Задание и требования —
Где, судя по отрывку о событиях августа 1689 года, Петр искал убежища после ночного бегства из Преображенского?

Исходный текст —
• • • • • • •

Среди стрельцов, которых разогревали агитаторы, поползли слухи о затеваемом предприятии. Подробностей никто не знал, но двое рядовых, видимо надеясь на награду, решили предупредить царицу Наталью. В ночь с 7 на 8 августа 1689 года они прибежали в Преображенское, крича, что из Москвы вот-вот нагрянет толпа убийц.

Это, в общем, случайное событие и стало пресловутой искрой.

Поднятый с постели Петр прямо в ночной рубашке прыгнул на коня и кинулся спасаться. Как и во время мятежа 1682 года, самым надежным убежищем казался Троице-Сергиев монастырь с его крепкими стенами. Назавтра туда же прибыла царица Наталья с приближенными.

Так конфронтация перешла в открытую фазу.

На самом деле именно в ночь на 8 августа Шакловитый, кажется, ничего особенного не замышлял – просто из-за общей тревожности обстановки выставил усиленные караулы. Когда стало известно о внезапном бегстве Петра, стрелецкий начальник удивленно сказал: «Вольно ж ему, взбесяся, бегать».

Поспешная и нелепая эвакуация из подмосковного дворца в Троицу была единственным энергичным действием этого странного переворота. Больше беглый двор младшего царя никакой инициативы не проявлял – просто ждал развития событий. Самым деятельным человеком там был Борис Голицын, но вся его активность сводилась к тому, что он засылал в Москву агитаторов и рассылал письма по полкам, уговаривая перейти на сторону Петра Алексеевича.

А ничего другого и не требовалось. Царевна Софья уже проиграла.

• • • • • • •

Извлечённые сведения —
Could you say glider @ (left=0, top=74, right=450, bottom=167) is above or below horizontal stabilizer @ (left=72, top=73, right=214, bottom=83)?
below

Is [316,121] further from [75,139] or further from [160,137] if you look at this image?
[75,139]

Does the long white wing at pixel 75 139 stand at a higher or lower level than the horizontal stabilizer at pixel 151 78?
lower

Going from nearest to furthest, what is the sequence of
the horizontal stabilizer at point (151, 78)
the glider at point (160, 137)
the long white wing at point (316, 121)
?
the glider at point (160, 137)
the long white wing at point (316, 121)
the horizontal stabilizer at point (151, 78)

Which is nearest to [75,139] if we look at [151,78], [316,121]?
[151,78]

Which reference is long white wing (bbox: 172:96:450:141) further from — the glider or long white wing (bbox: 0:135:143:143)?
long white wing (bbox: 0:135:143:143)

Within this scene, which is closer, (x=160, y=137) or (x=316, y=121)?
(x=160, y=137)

• • • • • • •

Решение задания —
В Троице-Сергиевом монастыре.